• Task to carry out: Go over the data and keep only the lines that include "camera".

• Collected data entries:
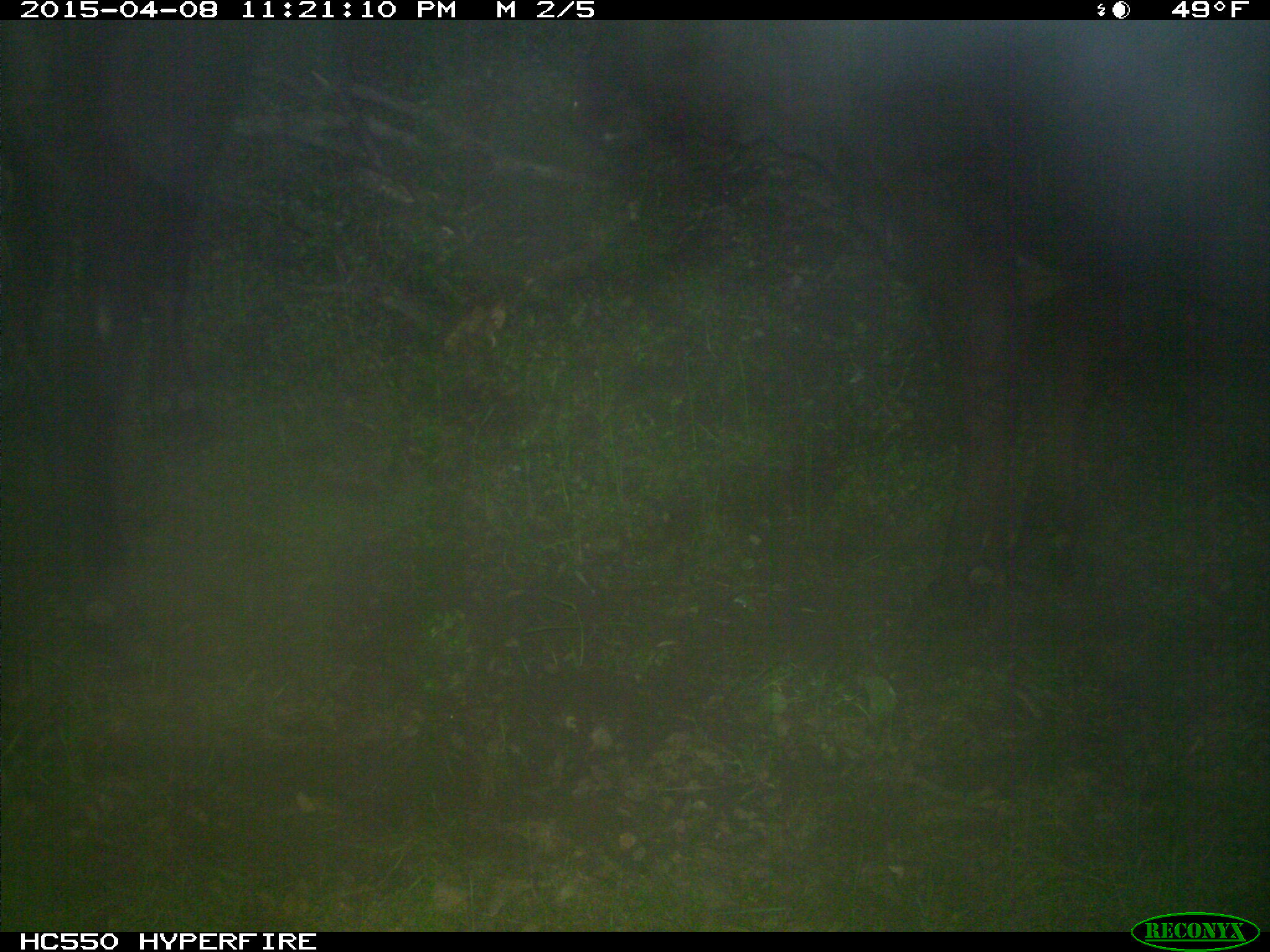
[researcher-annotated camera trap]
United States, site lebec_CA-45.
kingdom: Animalia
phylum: Chordata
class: Mammalia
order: Artiodactyla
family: Bovidae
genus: Bos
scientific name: Bos taurus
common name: domestic cow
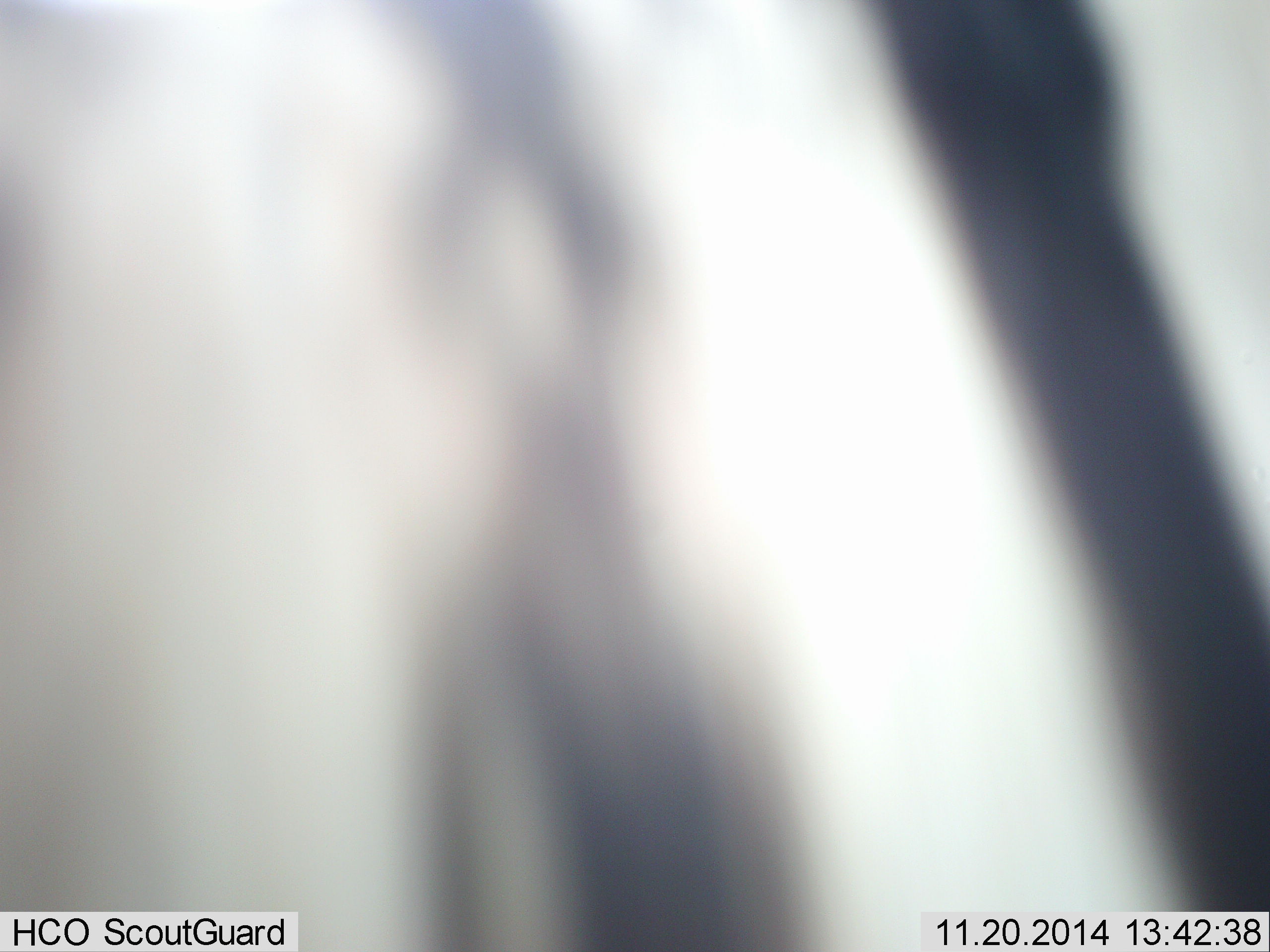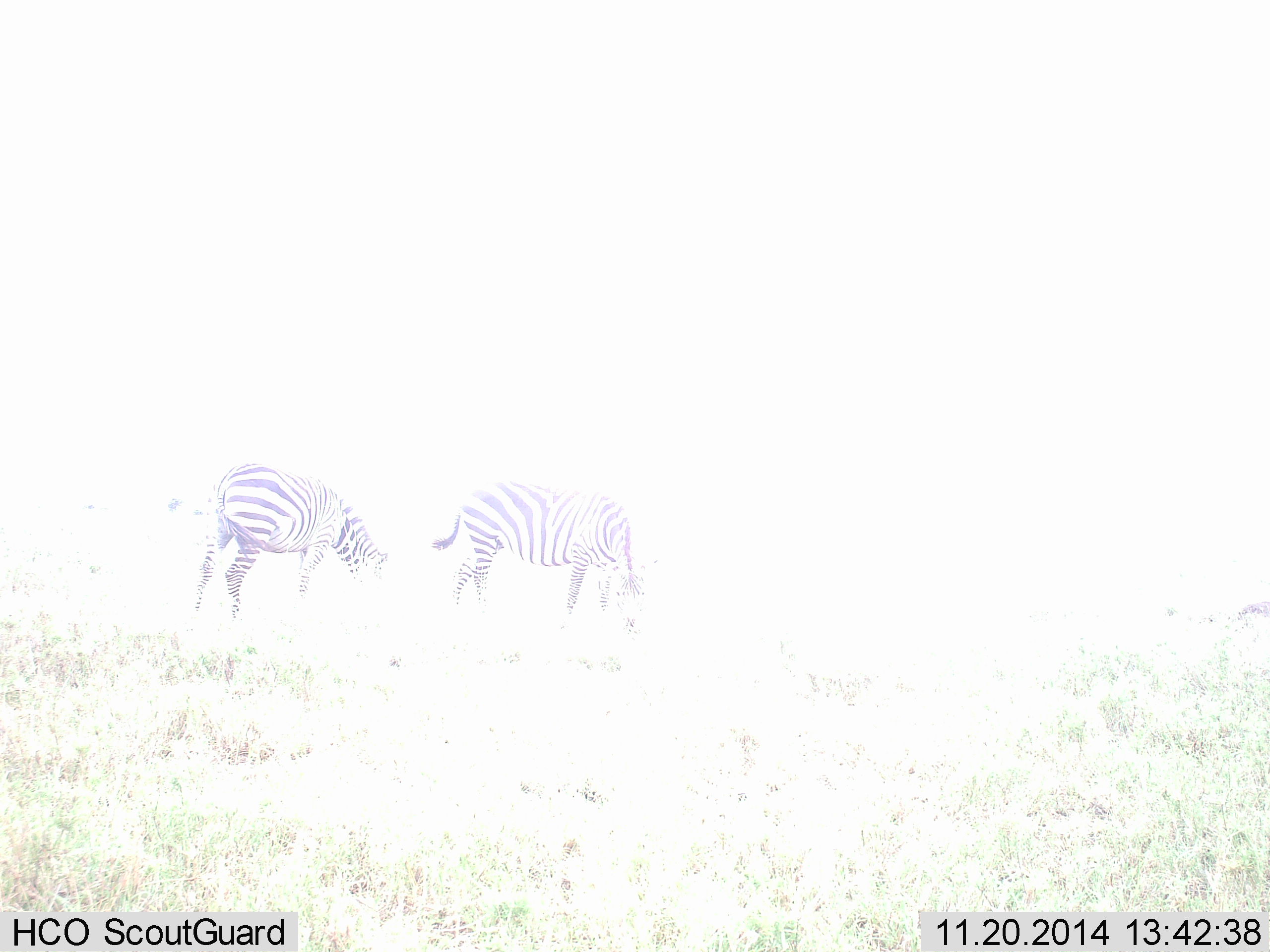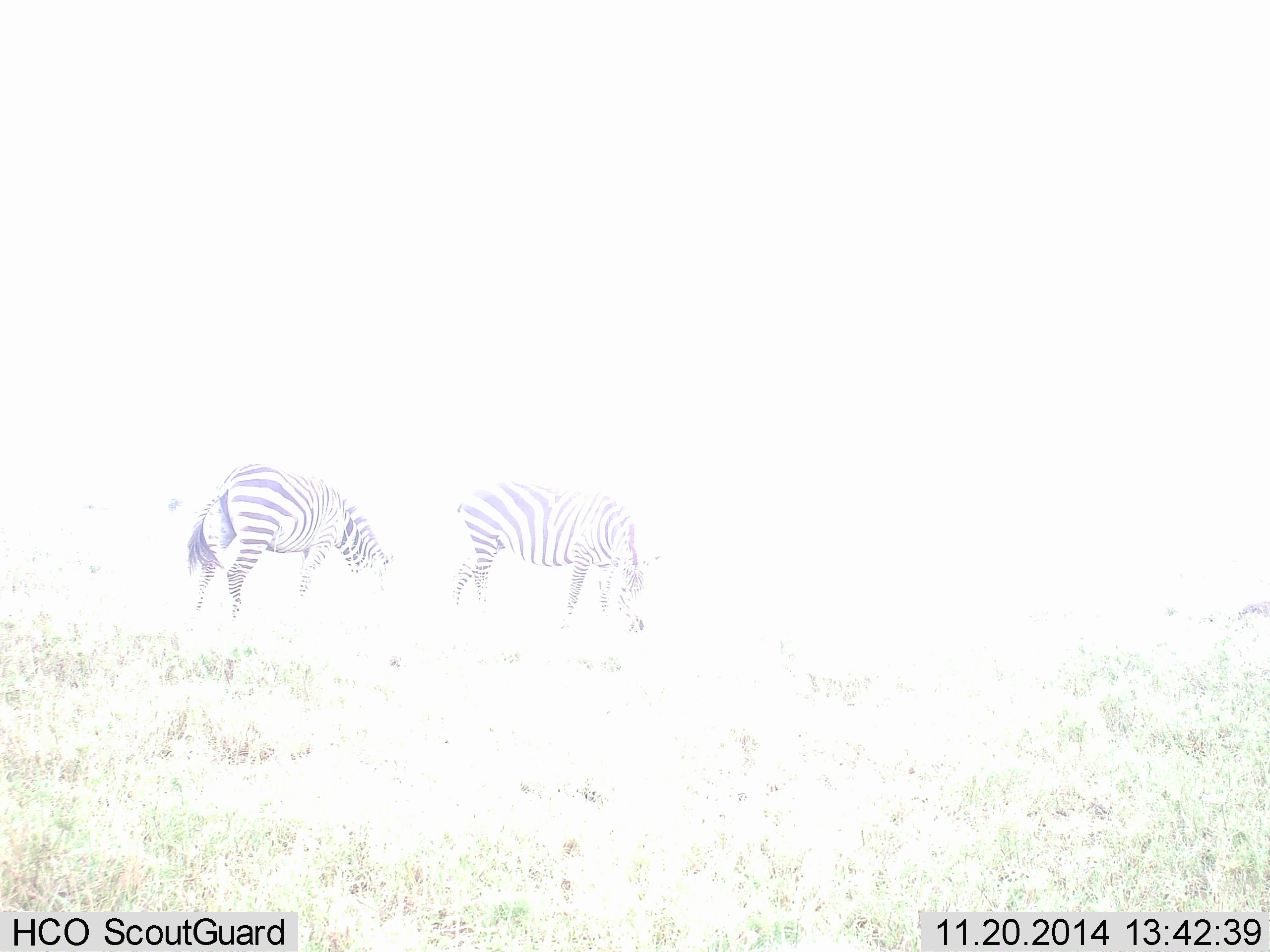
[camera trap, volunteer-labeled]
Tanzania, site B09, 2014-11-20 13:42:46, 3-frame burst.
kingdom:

• Solved exercise:
[researcher-annotated camera trap]
[camera trap, volunteer-labeled]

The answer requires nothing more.